Computational Insights in the Spectrophotometrically Analyzed Niobium (V)- 3-Hydroxy-2-(4-methylphenyl)-4H-chromen-4-one Complex using DFT Method

Abstract

Using 3-hydroxy-2-(4-methylphenyl)-4H-chromen-4-one (HMC) as a complexing agent in an acidic medium, a simple, quick, highly sensitive, and selective approach for the extractive spectrophotometric measurement of micro quantities of niobium (V) is developed. The yellowish 1:3 complex can be extracted 100 % in dichloromethane (DCM), attaining maximum absorbance in the wavelength range 388-407 nm.
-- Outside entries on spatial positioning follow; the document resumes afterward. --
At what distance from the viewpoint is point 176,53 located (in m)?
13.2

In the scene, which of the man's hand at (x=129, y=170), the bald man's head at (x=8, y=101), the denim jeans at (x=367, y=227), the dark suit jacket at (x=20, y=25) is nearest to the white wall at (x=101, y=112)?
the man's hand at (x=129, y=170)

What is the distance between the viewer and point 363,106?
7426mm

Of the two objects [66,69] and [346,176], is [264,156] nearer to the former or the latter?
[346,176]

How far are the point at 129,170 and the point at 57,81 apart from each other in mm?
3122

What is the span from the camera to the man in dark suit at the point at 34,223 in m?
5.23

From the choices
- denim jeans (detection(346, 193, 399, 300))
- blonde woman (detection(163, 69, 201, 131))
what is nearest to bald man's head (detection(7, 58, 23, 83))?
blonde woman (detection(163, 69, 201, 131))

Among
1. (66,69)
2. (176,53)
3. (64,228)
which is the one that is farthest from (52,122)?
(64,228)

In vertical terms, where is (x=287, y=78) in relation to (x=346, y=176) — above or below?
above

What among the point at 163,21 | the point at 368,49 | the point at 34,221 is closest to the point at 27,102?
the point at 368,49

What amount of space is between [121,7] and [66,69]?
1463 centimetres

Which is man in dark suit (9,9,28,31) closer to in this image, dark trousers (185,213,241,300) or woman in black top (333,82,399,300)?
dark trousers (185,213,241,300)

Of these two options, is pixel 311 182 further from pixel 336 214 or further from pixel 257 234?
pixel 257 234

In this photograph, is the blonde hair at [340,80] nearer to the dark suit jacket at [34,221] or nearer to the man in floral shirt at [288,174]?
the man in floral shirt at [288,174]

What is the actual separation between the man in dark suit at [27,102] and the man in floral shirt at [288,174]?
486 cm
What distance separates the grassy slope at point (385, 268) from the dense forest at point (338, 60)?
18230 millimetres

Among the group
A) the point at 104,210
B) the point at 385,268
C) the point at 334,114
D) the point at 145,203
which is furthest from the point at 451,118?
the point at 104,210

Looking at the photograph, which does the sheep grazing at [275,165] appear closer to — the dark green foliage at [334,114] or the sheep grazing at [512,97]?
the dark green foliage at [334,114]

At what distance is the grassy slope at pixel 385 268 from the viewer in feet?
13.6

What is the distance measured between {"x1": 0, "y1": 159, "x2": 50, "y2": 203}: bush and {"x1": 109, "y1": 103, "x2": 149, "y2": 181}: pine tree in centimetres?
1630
At 400 nm, the selected wavelength, the approach follows a linear calibration curve up to 2.2 g Nb (V) ml-1 and 0.395-1.78 ppm Nb (V) as identified from the Ringbom Plot with molar absorptivity, specific absorptivity, and Sandell's sensitivity of 4.926 × 104 l mol-1 cm-1, 0.5302 ml g-1 cm-1 and 0.0019 µg Nb cm-2, respectively. With a correlation coefficient of 0.9994, the linear regression equation is Y = 0.514 X + 0.016. The method's detection limit is 0.0698 µg ml-1. The presented determination of pentavalent niobium is unaffected by 33 cations and 22 anions/complexing agents. The approach has good reproducibility and can be used to determine niobium in a satisfactory manner. The analytical study has been correlated well with the theoretical approach of Density Functional Theory (DFT) for quantum chemical calculations. DFT effectively helped determine and interpret the chemical behavior of the obtained Nb(V)-HMC complex, explaining its stability and reactivity pattern.